Norman Osborn later faked Barney's death in his hospital bed as Norman invited Barney to join his second incarnation of the Dark Avengers. Despite the new team's initial success, he was finally defeated in a fight with Mockingbird when he underestimated her capabilities, as Mockingbird had been enhanced by the Super Soldier Serum and Infinity Formula. After being arrested, Barney and the rest of the villains (save for Superia and Gorgon) are offered reduced sentences in exchange for signing on with the Thunderbolts program. Barney remains with the team until the Dark Avengers escape their handlers and disband.

Sometime after the dissolution of the group, the homeless and disheveled Barney goes to live with Clint, with whom he apparently reconciled, at his new apartment.

As part of the All-New All-Different Marvel, it is revealed that Barney had stolen Clint's wealth and moved to a private island to start a family with Simone, one of Clint's former neighbors. Despite all of this, the two brothers remain on good terms. He even assisted Clint and Kate Bishop in rescuing the Project Communion kids from Hydra and S.H.I.E.L.D.

==Powers and abilities==
Barney Barton is a highly trained former FBI agent and is a proficient marksman, exceptional athlete and skilled hand-to-hand combatant with incredible reflexes. He was later trained by Buck Chisholm, the same man who trained Hawkeye, to become a highly skilled archer displaying uncanny accuracy. As Trickshot, Barney uses a variety of razor-sharp arrows, including trick arrows such as explosive arrows and bola arrows.

== Reception ==

=== Critical response ===
Brenton Stewart of Comic Book Resources stated, "Trickshot's love/hate relationship with Hawkeye defined much of his appearances in the comics. He later appeared as a member of a Dark Avengers team where his insecurities over his unfavorable comparison to his brother dominated his character, and ultimately, that is exactly what gets at the heart of what is great about the character. It's hard enough for the world to spare much love for the world's greatest archer, but the world's secondgreatest archer gets even less. But what already works so well in the comics would work even better in the MCU where Trickshot could truly shine." Jordan Iacobucci of Screen Rant wrote, "If the MCU intends on adapting the Dark Avengers storyline with its Thunderbolts, Barney Barton is an excellent choice, as his addition could both enliven Clint Barton's character arc, as well as inform a potential second season of Hawkeye, which is rumored to be in development. The character is one major piece of Clint's story yet to be adapted for the MCU, who should reunite with his brother before Jeremy Renner's inevitable exit from the franchise."

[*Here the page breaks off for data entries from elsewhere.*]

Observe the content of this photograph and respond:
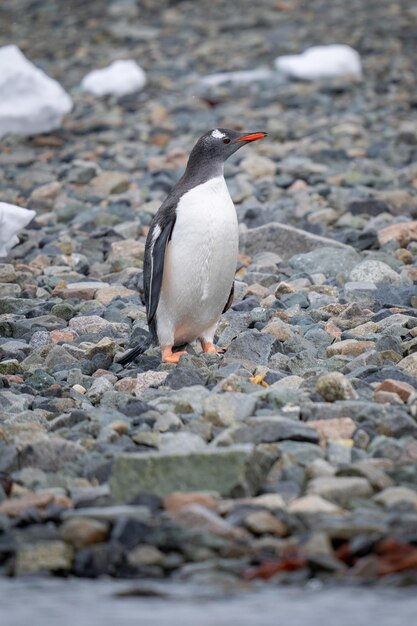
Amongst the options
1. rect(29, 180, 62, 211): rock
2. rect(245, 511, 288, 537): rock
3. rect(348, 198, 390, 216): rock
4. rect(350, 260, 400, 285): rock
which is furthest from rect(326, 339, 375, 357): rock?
rect(29, 180, 62, 211): rock

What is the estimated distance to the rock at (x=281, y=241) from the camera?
8.20 m

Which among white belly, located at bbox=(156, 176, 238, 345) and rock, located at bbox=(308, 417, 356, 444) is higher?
rock, located at bbox=(308, 417, 356, 444)

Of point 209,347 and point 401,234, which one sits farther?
point 401,234

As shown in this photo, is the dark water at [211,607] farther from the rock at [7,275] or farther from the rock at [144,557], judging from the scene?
the rock at [7,275]

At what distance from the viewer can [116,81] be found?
14.3m

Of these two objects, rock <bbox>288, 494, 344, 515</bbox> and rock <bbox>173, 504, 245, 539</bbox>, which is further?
rock <bbox>288, 494, 344, 515</bbox>

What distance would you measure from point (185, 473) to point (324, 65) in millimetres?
10723

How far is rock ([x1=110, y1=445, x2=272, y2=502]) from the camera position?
410 cm

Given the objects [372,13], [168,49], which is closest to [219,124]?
[168,49]

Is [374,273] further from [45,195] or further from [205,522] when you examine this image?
[205,522]

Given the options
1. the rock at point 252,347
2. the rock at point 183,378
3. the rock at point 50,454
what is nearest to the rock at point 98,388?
the rock at point 183,378

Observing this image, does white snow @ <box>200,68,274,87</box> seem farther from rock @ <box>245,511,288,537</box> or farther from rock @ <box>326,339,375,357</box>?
rock @ <box>245,511,288,537</box>

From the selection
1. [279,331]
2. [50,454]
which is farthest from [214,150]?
[50,454]

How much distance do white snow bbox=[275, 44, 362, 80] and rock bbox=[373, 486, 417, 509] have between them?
10.7m
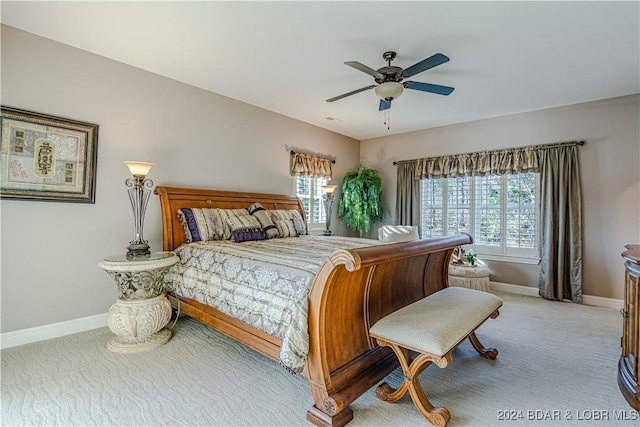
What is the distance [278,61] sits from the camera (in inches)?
127

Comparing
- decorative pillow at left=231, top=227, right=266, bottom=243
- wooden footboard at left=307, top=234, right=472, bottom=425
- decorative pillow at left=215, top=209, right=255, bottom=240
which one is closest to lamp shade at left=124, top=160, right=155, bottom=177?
decorative pillow at left=215, top=209, right=255, bottom=240

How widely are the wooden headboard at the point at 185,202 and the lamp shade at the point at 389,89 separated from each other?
2362 mm

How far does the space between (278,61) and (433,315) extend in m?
2.82

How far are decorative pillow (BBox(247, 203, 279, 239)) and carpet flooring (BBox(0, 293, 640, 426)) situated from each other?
1.33 metres

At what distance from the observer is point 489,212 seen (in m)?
5.06

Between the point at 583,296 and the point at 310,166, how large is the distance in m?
4.45

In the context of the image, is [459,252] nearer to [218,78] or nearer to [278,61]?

Screen Rant included Barney Barton in their "Hawkeye's 10 Best Relationships In Marvel Comics" list, and in their "10 Comic Book Thunderbolts That Should Join The MCU Team" list. Comic Book Resources included Barney Barton in their "10 Marvel Characters We Hope to See in the MCU's Phase 4" list, and ranked him 2nd in their "Marvel: 10 Characters Baron Zemo Created In The Comics" list, and 4th in their "Marvel: 15 Best Hawkeye Villains" list.